Caspershire

Loft of an Eldritch Metaphor

Mutations & Strains

Posted on 30 Apr 2020

For a while I resisted the urge to write anything (read: opinions) about SARS-CoV-2/COVID-19 because things have been moving so fast I often find myself gasping for air and needing some breathing support while combing through scientific literatures, news reports, and tweets.

Often times, my friends would ask me “is this true?” or I find myself replying to their panic-laden tweets and calmly assuring them that “yeah, things on fire but that not that bad of a fire”. Lately, I hit the proverbial wall where tweets won’t cut it anymore to convey complex information and difficult concepts.

I would like to talk about the concept of mutation and classification by using this tweet as an example.

Awani’s Tweet

Journalists from Awani, if you happen to read this, I have nothing personal against you, just a little unfortunate because a friend of mine shared this with me and I thought it would be a good example to illustrate my point. To DG Hisham, great job navigating the country through this difficult time, it would be hard to find someone with caliber matching yours, but if you need my CV/resume let me know. Teehee.

Is it true that we have 3 different types of SARS-CoV-2?

Well, it is a little complicated than that.

Jump To Section:

  1. Typing, Categorizing, and Naming
  2. How Viruses Are Generally Classified
  3. Genomic Identity
  4. Genomic Identity Is Not Functional Identity
  5. SARS-CoV-2 Type A, B, and C?
  6. What Should We Do Now?

Typing, Categorizing, and Naming

It is our intrinsic nature to classify things, to put things into discrete bin. This is especially true when you are dealing with a large number of things and to refer them one-by-one would be a Herculean task.

Classification Problem

Wait… this sounds like an introduction to a machine learning seminar.

Anyway, it is natural to put a label on things to make communication easier. Label is definitely helpful. However, are they meaningful? For example, we are so accustomed with the concept of race to label human population into discrete unit of identities. I am a Malay, my reader right now could be a Chinese, or an Indian, etc.

This classification could be helpful for me to understand the demographic of my reader, but they are not actually functionally meaningful. For example, is there any fundamental difference between these races to understand what I write here? Races would be a poor predictor of literacy, hence we should find a better measurement unit. Maybe level of education?

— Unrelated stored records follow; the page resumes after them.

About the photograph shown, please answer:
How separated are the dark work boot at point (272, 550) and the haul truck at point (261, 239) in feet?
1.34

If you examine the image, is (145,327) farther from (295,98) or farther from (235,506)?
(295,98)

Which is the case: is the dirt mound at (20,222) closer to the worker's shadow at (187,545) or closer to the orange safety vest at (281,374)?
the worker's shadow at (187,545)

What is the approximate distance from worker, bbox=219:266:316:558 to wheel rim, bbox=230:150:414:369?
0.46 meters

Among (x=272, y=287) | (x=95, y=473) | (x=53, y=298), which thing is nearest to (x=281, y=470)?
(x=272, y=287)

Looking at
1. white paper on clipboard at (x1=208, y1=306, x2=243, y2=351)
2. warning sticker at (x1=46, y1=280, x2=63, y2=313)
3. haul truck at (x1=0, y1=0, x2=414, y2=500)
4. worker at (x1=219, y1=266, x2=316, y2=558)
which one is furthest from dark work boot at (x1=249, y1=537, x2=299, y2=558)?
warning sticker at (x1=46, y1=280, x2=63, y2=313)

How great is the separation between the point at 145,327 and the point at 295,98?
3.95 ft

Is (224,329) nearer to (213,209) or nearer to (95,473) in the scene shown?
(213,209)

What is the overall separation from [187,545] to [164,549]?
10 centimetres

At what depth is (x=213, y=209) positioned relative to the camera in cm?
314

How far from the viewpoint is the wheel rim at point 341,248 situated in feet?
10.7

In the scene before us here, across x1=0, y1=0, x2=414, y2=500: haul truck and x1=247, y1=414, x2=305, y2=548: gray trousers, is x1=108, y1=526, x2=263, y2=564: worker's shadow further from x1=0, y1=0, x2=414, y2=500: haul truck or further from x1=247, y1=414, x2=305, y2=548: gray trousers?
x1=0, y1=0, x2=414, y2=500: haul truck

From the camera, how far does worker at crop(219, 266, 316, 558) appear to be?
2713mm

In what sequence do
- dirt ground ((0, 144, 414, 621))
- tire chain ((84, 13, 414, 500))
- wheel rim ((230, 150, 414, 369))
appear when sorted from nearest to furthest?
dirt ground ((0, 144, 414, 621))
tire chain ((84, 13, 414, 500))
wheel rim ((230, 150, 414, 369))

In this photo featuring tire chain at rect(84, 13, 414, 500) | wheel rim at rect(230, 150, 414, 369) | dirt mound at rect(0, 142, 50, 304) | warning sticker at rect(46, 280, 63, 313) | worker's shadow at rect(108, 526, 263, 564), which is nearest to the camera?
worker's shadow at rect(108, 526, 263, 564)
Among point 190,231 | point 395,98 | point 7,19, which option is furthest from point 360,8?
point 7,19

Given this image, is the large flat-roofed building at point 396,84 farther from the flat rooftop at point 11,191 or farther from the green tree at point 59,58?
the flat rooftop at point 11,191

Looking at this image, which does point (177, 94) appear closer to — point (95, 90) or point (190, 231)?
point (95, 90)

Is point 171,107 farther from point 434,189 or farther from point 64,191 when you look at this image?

But, to classify someone based on level of education is a little bit more challenging than using race. Why? By using race, it is quick to identify and to label a person. You look at them, and you know (with a certain degree of accuracy, of course). To identify someone’s level of education, you need to ask that person.

Translating the notion above into topic at hand, the temptation to label which SARS-CoV-2 that is causing the highest rate of infection and mortality is real and strong, and even being weaponized to a certain extent. However, it is not the virus alone that is 100% responsible for causing damage. As we all know, government policy (e.g. enforcement of lockdown), healthcare capacity (number of beds and ventilators), societal reaction (e.g. abiding the lockdown and not flaunting your privileged if you are child of VIP) have a say in determining the shape of the curve.

Thus, I would exercise extreme caution when I saw “ah this strain from Europe that came to the US is super deadly” when in reality the federal response of the US government has been a weak sauce.

How Viruses Are Generally Classified?

Okay now, real science stuff.

First, there are broad classes of virus. For example, we have influenza virus, hepatitis virus, poxvirus, so on and so forth. There are just too many of them and the scientists have not found most of them yet. Safe to say we are barely scratching the surface.

Then within this broad classes, there are subclasses. For influenza virus, we have type A, type B, and type C that could infect human. Then, we have subtypes. Within influenza A, we currently have subtype H1N1 and H3N2 that are causing disease in human. Within these subtypes, we have clades, for example H3N2 has clades 3c2.A, 3c3.A, so on and so forth. And then, we have individual strains, for example A/Kansas/14/2017 strain within clade 3c3.A.

I study influenza A viruses. This hierarchy of classification sometimes leaves me scratching wall in agony while letting out ghastly screams.

When talking about mutations, we say that strain A/Kansas/14/2017 (Kansas/17 for short, identified in 2017) has mutations that make it different from an earlier strain A/Hong Kong/4801/2014 (HK/14 for short, identified in 2014), different enough even though they both are of the same subtype (H3N2).

How different, you asked?

Well, different enough that if you were exposed to HK/14 (through vaccination or infection), you might get wee bit sick if you got infected by the Kansas/17, but not too sick. This means that you have some level of protective immunity, but not as high. Since our immune system might struggle a little bit against Kansas/17, we could say that Kansas/17 is relatively new. If it is not totally new and very similar to HK/14, you wouldn’t even know if you got infected because your immune system annihilates Kansas/17 on first sight.

In other words, if our immune system struggles recognize the new strain even though we could have encountered its variant before, it could be something new, like how Tifa took time to recognize Cloud.

But why the could be? Why the uncertainty?

Well, you need to sequence its genome to know for sure. If the genomic identity matches with something that we already know and has been in human circulation for a while (we are talking on the scale of years to decades), it could be that the said person is immunocompromised (eldery, or pregnant, or having AIDS). But let’s assume that our person of interest here is a healthy individual.

Now, let’s switch gear to talking about SARS-CoV-2.

Genomic Identity

Soon after the first full genomic sequence of SARS-Cov-2 was uploaded to GenBank public database, it was immediately scrutinized by researchers worldwide. Debates happen here and there, trying to understand what this meant. Is it a totally new virus? How did it get here? How far has it spread, etc. I would not discuss the origin and such but I would like to make it clear that broader scientific community agrees this virus WAS NOT the result of artificial genetic modification in lab.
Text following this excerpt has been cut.